─── SOURCE TEXT ───

With privacy and security of vital importance in the healthcare industry, the company needed to confirm that the platform addressed rigorous industry and internal standards, including the Health Insurance Portability and Accountability Act (HIPAA). By leveraging Cloudera’s Shared Data Experience (SDX) capabilities, the company can manage all the metadata and policy information in a centralized fashion.
Cloudera Data Science Workbench (CDSW) is another important part of the stack. CDSW is being utilized for data discovery, exploration, ad-hoc analytics, with secure self-service access to governed data for exploration and analysis.
Through adopting CDP Private Cloud, this global pharmaceutical company has been able to address horizontal scaling with OCP and data in HDFS, solve for the “noisy neighbor” problem, improve memory utilization, and implement a common security interface. Additionally they have seen the following benefits:
- Increased speed and quality of the drug discovery pipeline: The timeline and price tag for the drug discovery pipeline are both much too high, notwithstanding, the success rate of a new drug is only 12%. This is why the speed and quality of the drug discovery pipeline is so important. With each phase of the development process, there’s a drop-off in the odds of success. This global pharmaceutical company has now been able to speed up the drug discovery pipeline. In one example, traditional genomic data analysis tools would have taken 80 years to complete. By leveraging Cloudera’s platform, the company was not only able to run genome-wide association studies analysis, but the timeline for completing this analysis was reduced to a few weeks. In addition, all research data was made more easily available to more researchers, through the fully integrated search engine in CDP - based on rich and powerful Solr. The quality and confidence in discovery paths have been accomplished and allowed for more experiments to run in parallel while being able to reduce duplicated efforts.
- Enabled self-service access to data: Another one of the major wins the R&D group has seen was delivering on the goal of lowering the barrier of accessing data. Now 97% of data is visible to users within R&D. This encompasses thousands of clinical trials that have occurred, where the data is brought in and provided back to the business. Parts of the discovery and data curation process have been automated through the rich APIs that come with Solr and other open source components of CDP. Lowering the barrier to accessing data gives scientists the capability at their fingertips to deep dive on pharma analytics.
- Leveraging Artificial Intelligence and Machine Learning: Artificial intelligence (AI) and machine learning (ML) are both being used to mine genetics and genomics data. For data to be available and analytics-ready, it needs to be ingested, curated, discoverable, and access needs to be governed. By using predictive analytics to identify targets with a higher propensity for seeing the program through, the drug development process has an improved success rate.
The R&D team contributes to that mission by leveraging AI and ML on genetics and genomics data to identify and validate targets better than they ever have. The Cloudera platform is a key component for them to succeed. As this global pharmaceutical company achieves greater efficiency and new insights across its many R&D processes, executives expect to ultimately move the needle in terms of time-to-market, bringing new drugs and vaccines to market more quickly and less expensively to help patients.

───

* **REQUIRED WORK**
1. Rewrite the paragraph in the Cloudera text that begins "Cloudera Data Science Workbench (CDSW) is another" as a short list, keeping its main facts.
2. Copy everything in the Cloudera text from "With privacy and" down to "a centralized fashion.", word for word.

─── EXTRACTED INFORMATION ───

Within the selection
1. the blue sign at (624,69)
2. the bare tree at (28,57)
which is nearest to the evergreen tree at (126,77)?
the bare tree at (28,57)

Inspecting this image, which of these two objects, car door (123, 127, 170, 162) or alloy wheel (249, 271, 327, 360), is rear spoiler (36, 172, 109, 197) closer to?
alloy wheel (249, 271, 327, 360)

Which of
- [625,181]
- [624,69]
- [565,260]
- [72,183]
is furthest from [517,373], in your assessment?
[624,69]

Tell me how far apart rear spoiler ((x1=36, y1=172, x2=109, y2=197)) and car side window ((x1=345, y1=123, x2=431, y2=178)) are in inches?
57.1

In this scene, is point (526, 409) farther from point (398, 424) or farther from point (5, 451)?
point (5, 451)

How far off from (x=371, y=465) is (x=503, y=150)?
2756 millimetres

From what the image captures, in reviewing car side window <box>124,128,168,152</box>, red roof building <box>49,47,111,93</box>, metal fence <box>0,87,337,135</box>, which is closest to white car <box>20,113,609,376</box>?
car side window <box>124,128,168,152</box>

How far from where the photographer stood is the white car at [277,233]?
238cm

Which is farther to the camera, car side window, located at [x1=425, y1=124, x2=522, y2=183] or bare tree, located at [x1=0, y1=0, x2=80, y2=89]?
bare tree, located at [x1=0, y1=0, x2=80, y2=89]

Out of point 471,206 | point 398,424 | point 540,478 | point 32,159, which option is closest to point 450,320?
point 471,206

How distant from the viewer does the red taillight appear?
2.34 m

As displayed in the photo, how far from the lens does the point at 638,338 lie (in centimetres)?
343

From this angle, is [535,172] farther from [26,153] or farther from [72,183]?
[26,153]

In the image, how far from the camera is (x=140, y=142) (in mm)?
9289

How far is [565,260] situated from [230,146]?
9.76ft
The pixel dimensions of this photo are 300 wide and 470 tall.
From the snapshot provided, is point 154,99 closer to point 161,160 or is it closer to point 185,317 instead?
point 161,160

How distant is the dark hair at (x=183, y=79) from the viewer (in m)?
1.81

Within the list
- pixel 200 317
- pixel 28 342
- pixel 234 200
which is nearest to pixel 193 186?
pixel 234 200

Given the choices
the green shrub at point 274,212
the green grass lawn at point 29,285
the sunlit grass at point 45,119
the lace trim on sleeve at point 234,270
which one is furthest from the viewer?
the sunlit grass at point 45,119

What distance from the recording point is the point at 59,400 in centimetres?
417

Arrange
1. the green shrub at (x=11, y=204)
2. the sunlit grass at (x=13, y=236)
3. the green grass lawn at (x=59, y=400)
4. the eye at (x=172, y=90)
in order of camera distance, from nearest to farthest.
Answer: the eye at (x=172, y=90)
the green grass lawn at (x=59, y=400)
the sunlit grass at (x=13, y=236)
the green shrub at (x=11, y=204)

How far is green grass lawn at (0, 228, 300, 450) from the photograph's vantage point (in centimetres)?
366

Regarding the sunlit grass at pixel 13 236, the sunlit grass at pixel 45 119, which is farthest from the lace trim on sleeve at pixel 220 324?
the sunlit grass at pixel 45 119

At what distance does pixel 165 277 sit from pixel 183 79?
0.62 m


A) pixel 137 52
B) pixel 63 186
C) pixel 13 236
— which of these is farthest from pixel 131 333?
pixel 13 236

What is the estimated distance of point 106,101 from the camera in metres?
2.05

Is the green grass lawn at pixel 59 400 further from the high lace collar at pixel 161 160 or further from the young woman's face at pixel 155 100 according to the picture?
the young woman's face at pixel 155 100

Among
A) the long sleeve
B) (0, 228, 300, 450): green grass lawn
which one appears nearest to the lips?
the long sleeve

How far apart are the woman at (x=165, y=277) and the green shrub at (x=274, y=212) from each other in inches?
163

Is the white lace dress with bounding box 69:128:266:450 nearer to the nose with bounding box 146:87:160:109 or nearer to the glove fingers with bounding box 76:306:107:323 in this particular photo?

───
─── EXTRACTED INFORMATION ───

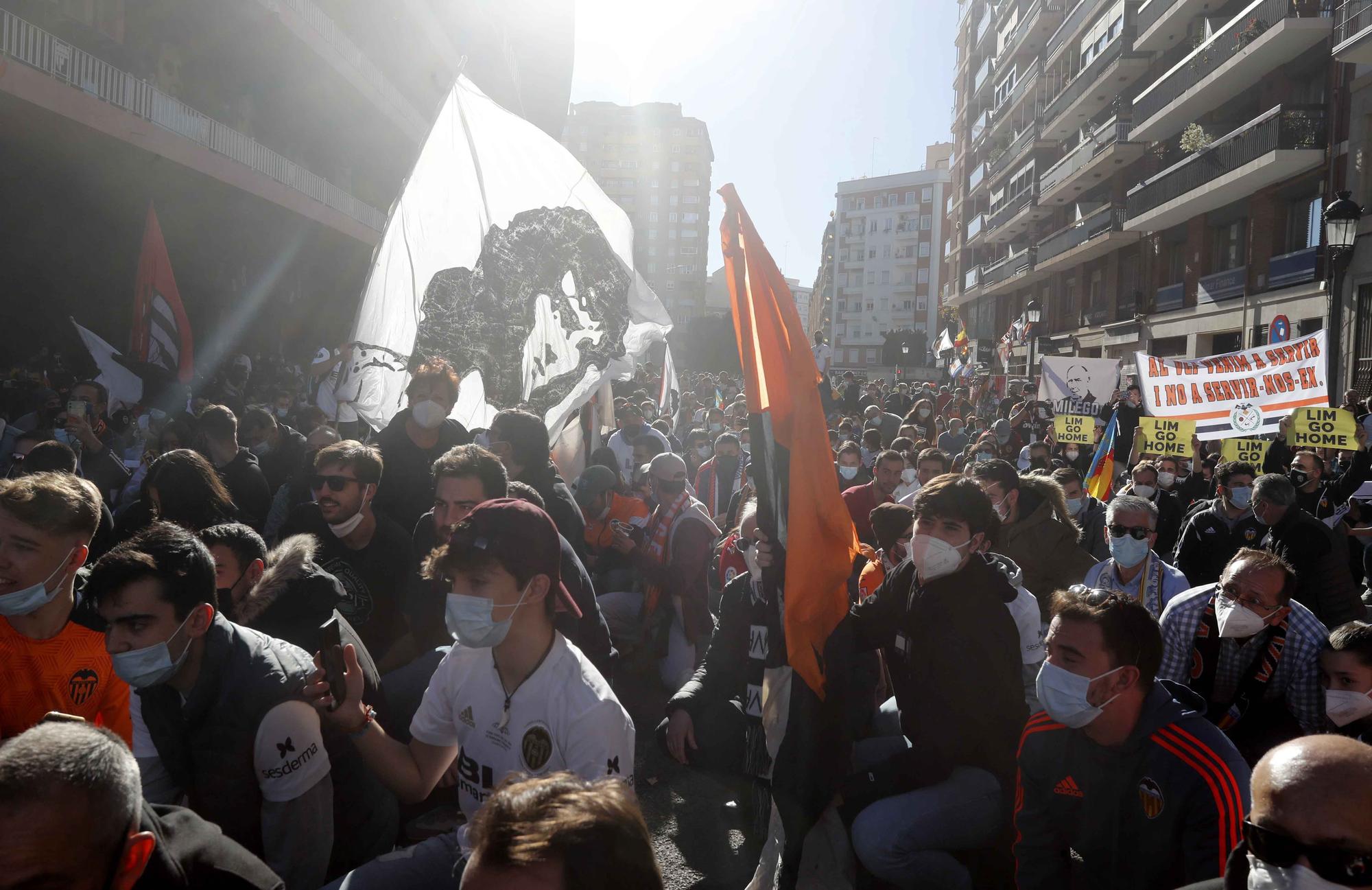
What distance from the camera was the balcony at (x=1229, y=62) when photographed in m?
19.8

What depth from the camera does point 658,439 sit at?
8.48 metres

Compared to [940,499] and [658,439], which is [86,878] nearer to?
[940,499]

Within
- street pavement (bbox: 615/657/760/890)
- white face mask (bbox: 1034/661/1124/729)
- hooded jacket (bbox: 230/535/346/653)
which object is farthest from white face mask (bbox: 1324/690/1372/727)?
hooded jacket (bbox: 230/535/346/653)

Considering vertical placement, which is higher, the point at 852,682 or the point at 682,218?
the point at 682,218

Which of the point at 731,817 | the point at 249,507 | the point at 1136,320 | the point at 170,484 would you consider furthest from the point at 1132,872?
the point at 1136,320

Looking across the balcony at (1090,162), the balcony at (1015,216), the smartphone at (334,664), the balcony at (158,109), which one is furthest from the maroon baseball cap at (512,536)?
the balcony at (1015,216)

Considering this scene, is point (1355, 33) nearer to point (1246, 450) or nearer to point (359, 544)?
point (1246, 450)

───
─── EXTRACTED INFORMATION ───

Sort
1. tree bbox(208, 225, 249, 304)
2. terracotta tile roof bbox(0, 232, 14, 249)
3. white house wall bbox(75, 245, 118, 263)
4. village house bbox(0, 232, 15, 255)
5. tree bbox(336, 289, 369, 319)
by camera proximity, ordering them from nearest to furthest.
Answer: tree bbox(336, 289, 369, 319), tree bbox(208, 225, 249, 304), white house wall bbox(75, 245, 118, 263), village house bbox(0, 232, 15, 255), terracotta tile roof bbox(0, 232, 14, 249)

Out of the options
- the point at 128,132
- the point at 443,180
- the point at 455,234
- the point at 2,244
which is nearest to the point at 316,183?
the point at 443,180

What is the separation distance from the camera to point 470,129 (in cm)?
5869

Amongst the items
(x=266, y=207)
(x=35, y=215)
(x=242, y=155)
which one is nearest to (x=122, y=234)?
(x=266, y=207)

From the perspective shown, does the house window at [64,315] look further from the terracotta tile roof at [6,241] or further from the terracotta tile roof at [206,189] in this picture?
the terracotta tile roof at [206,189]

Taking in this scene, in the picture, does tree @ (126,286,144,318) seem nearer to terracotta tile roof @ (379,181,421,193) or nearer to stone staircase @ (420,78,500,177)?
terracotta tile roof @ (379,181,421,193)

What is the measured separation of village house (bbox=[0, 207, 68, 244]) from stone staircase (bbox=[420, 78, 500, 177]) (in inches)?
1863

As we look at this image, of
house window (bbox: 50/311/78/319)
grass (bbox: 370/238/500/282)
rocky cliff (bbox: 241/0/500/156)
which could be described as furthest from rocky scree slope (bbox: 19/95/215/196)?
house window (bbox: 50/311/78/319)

───

* **SOLUTIONS PER TASK**
1.
Cloudera Data Science Workbench (CDSW) is another important part of the stack. It is used for:
- data discovery
- exploration
- ad-hoc analytics
- secure self-service access to governed data for exploration and analysis

2.
With privacy and security of vital importance in the healthcare industry, the company needed to confirm that the platform addressed rigorous industry and internal standards, including the Health Insurance Portability and Accountability Act (HIPAA). By leveraging Cloudera’s Shared Data Experience (SDX) capabilities, the company can manage all the metadata and policy information in a centralized fashion.